• [Problem to work on] Each line below is to be written out in full, exactly as shown.

Items from a data source
---+---
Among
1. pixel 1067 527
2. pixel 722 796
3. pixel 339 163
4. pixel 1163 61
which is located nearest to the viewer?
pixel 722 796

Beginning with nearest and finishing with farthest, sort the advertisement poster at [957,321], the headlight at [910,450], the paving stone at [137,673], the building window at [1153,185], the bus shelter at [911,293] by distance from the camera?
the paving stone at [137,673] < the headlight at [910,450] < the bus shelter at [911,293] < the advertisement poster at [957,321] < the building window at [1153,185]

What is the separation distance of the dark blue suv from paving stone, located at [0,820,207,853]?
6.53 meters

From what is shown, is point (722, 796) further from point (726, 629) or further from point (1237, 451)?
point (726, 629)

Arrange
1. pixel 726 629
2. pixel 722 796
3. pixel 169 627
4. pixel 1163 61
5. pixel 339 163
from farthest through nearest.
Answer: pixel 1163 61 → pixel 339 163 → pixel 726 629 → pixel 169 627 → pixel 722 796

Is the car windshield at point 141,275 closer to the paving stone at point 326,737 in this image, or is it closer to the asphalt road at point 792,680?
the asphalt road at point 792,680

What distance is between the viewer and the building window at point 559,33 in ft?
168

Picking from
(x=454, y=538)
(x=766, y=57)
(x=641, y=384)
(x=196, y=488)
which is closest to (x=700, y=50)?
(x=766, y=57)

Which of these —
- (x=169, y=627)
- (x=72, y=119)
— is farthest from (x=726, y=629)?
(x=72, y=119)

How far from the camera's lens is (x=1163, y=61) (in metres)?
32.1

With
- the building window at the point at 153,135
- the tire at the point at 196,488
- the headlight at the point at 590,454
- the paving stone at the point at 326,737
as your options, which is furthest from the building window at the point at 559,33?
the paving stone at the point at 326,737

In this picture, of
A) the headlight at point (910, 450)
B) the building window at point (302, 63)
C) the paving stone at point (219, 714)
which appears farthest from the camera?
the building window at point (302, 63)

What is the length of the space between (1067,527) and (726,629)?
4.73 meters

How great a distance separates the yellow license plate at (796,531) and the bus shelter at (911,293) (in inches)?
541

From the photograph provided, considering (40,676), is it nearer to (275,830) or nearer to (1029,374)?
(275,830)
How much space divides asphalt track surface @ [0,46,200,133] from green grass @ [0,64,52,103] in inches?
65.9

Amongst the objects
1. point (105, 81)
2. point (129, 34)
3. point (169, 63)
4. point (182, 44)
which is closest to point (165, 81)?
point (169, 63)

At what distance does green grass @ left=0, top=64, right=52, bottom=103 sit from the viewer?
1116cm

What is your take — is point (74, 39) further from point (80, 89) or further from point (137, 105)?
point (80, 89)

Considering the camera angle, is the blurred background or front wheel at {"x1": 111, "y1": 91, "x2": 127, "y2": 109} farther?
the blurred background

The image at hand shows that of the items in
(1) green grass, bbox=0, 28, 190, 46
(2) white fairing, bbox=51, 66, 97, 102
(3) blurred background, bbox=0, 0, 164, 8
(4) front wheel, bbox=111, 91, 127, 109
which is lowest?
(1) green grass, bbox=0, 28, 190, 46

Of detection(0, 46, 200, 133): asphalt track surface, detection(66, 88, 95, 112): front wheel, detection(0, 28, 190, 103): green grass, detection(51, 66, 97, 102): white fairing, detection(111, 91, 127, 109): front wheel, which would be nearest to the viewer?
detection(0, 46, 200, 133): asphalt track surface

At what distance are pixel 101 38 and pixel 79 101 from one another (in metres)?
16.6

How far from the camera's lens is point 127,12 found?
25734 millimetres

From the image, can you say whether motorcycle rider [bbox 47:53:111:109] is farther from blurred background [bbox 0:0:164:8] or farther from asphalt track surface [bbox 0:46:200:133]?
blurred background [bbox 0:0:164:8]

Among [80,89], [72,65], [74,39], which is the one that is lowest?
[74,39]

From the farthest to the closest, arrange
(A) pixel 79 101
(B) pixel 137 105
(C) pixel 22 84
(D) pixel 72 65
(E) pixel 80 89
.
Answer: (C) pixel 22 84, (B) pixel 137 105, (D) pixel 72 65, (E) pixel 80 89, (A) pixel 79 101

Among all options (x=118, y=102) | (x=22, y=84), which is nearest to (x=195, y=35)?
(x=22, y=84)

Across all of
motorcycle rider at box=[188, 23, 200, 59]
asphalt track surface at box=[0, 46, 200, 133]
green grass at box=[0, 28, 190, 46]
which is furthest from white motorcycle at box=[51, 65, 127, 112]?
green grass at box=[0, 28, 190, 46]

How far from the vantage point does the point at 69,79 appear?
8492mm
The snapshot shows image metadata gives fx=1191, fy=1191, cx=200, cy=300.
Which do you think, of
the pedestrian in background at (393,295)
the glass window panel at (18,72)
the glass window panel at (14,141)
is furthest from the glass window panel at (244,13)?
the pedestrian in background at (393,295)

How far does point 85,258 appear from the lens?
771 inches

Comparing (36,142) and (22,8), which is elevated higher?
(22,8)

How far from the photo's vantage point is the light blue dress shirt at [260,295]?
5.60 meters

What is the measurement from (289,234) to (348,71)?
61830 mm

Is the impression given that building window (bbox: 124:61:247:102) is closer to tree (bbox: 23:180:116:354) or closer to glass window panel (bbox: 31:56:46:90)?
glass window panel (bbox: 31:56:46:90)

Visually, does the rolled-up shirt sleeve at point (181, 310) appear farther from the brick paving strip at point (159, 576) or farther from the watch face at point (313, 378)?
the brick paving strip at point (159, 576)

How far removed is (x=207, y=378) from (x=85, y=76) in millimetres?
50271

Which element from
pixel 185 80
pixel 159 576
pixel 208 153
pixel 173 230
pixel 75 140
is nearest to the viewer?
---+---
• [Expected answer]
Among
1. pixel 1067 527
2. pixel 722 796
3. pixel 339 163
4. pixel 1163 61
which is located nearest to the viewer?
pixel 722 796

Beginning with nearest and finishing with farthest, sort the advertisement poster at [957,321], the headlight at [910,450], the paving stone at [137,673], the building window at [1153,185], the bus shelter at [911,293] by distance from the camera?
the paving stone at [137,673] < the headlight at [910,450] < the bus shelter at [911,293] < the advertisement poster at [957,321] < the building window at [1153,185]

What is the separation distance of the dark blue suv from paving stone, located at [0,820,207,853]?
6.53 meters

From what is shown, is point (722, 796) further from point (726, 629) or further from point (1237, 451)?
point (726, 629)

Arrange
1. pixel 726 629
2. pixel 722 796
3. pixel 169 627
4. pixel 1163 61
5. pixel 339 163
from farthest through nearest.
Answer: pixel 1163 61 → pixel 339 163 → pixel 726 629 → pixel 169 627 → pixel 722 796

Is the car windshield at point 141,275 closer to the paving stone at point 326,737 in this image, or is it closer to the asphalt road at point 792,680?
the asphalt road at point 792,680

What distance is between the viewer and the building window at point 559,33 in ft?
168

Picking from
(x=454, y=538)
(x=766, y=57)
(x=641, y=384)
(x=196, y=488)
which is closest to (x=700, y=50)?
(x=766, y=57)

Which of these —
- (x=169, y=627)
- (x=72, y=119)
— is farthest from (x=726, y=629)?
(x=72, y=119)

How far from the camera's lens is (x=1163, y=61) (in metres)?
32.1

With
- the building window at the point at 153,135
- the tire at the point at 196,488
- the headlight at the point at 590,454
- the paving stone at the point at 326,737
as your options, which is furthest from the building window at the point at 559,33?
the paving stone at the point at 326,737

In this picture, of
A) the headlight at point (910, 450)
B) the building window at point (302, 63)
C) the paving stone at point (219, 714)
which appears farthest from the camera?
the building window at point (302, 63)

What is the length of the space between (1067,527) and (726,629)?
4.73 meters

How great a distance separates the yellow license plate at (796,531) and the bus shelter at (911,293) (in inches)?
541

From the photograph provided, considering (40,676), is it nearer to (275,830) or nearer to (1029,374)?
(275,830)
How much space divides asphalt track surface @ [0,46,200,133] from green grass @ [0,64,52,103] in inches?
65.9

Amongst the objects
1. point (105, 81)
2. point (129, 34)
3. point (169, 63)
4. point (182, 44)
which is closest to point (165, 81)?
point (169, 63)

At what distance does green grass @ left=0, top=64, right=52, bottom=103 sit from the viewer?
1116cm

What is your take — is point (74, 39) further from point (80, 89) or further from point (137, 105)?
point (80, 89)

Considering the camera angle, is the blurred background or front wheel at {"x1": 111, "y1": 91, "x2": 127, "y2": 109} farther?
the blurred background

The image at hand shows that of the items in
(1) green grass, bbox=0, 28, 190, 46
(2) white fairing, bbox=51, 66, 97, 102
(3) blurred background, bbox=0, 0, 164, 8
(4) front wheel, bbox=111, 91, 127, 109
which is lowest?
(1) green grass, bbox=0, 28, 190, 46

Of detection(0, 46, 200, 133): asphalt track surface, detection(66, 88, 95, 112): front wheel, detection(0, 28, 190, 103): green grass, detection(51, 66, 97, 102): white fairing, detection(111, 91, 127, 109): front wheel, which would be nearest to the viewer?
detection(0, 46, 200, 133): asphalt track surface

At what distance are pixel 101 38 and pixel 79 101 from one another (in metres)?
16.6

How far from the camera's lens is point 127,12 found?
25734 millimetres

From the image, can you say whether motorcycle rider [bbox 47:53:111:109] is farther from blurred background [bbox 0:0:164:8] or farther from asphalt track surface [bbox 0:46:200:133]?
blurred background [bbox 0:0:164:8]

Among [80,89], [72,65], [74,39], which is the one that is lowest?
[74,39]

From the farthest to the closest, arrange
(A) pixel 79 101
(B) pixel 137 105
(C) pixel 22 84
(D) pixel 72 65
(E) pixel 80 89
.
Answer: (C) pixel 22 84, (B) pixel 137 105, (D) pixel 72 65, (E) pixel 80 89, (A) pixel 79 101

Among all options (x=118, y=102) | (x=22, y=84), which is nearest to (x=195, y=35)?
(x=22, y=84)

Across all of
motorcycle rider at box=[188, 23, 200, 59]
asphalt track surface at box=[0, 46, 200, 133]
green grass at box=[0, 28, 190, 46]
which is furthest from white motorcycle at box=[51, 65, 127, 112]?
green grass at box=[0, 28, 190, 46]

How far from the vantage point does the point at 69,79 appear?
8492mm
The snapshot shows image metadata gives fx=1191, fy=1191, cx=200, cy=300.
Which do you think, of
the pedestrian in background at (393,295)
the glass window panel at (18,72)
the glass window panel at (14,141)
is furthest from the glass window panel at (244,13)?
the pedestrian in background at (393,295)

How far does point 85,258 appear from the lens?
771 inches

Comparing (36,142) and (22,8), which is elevated higher?
(22,8)

How far from the photo's vantage point is the light blue dress shirt at [260,295]?
5.60 meters

What is the measurement from (289,234) to (348,71)?
61830 mm

Is the impression given that building window (bbox: 124:61:247:102) is closer to tree (bbox: 23:180:116:354) or closer to glass window panel (bbox: 31:56:46:90)?
glass window panel (bbox: 31:56:46:90)

Visually, does the rolled-up shirt sleeve at point (181, 310) appear farther from the brick paving strip at point (159, 576) or farther from the watch face at point (313, 378)?
the brick paving strip at point (159, 576)

How far removed is (x=207, y=378) from (x=85, y=76) in millimetres?
50271

Which element from
pixel 185 80
pixel 159 576
pixel 208 153
pixel 173 230
pixel 75 140
is nearest to the viewer?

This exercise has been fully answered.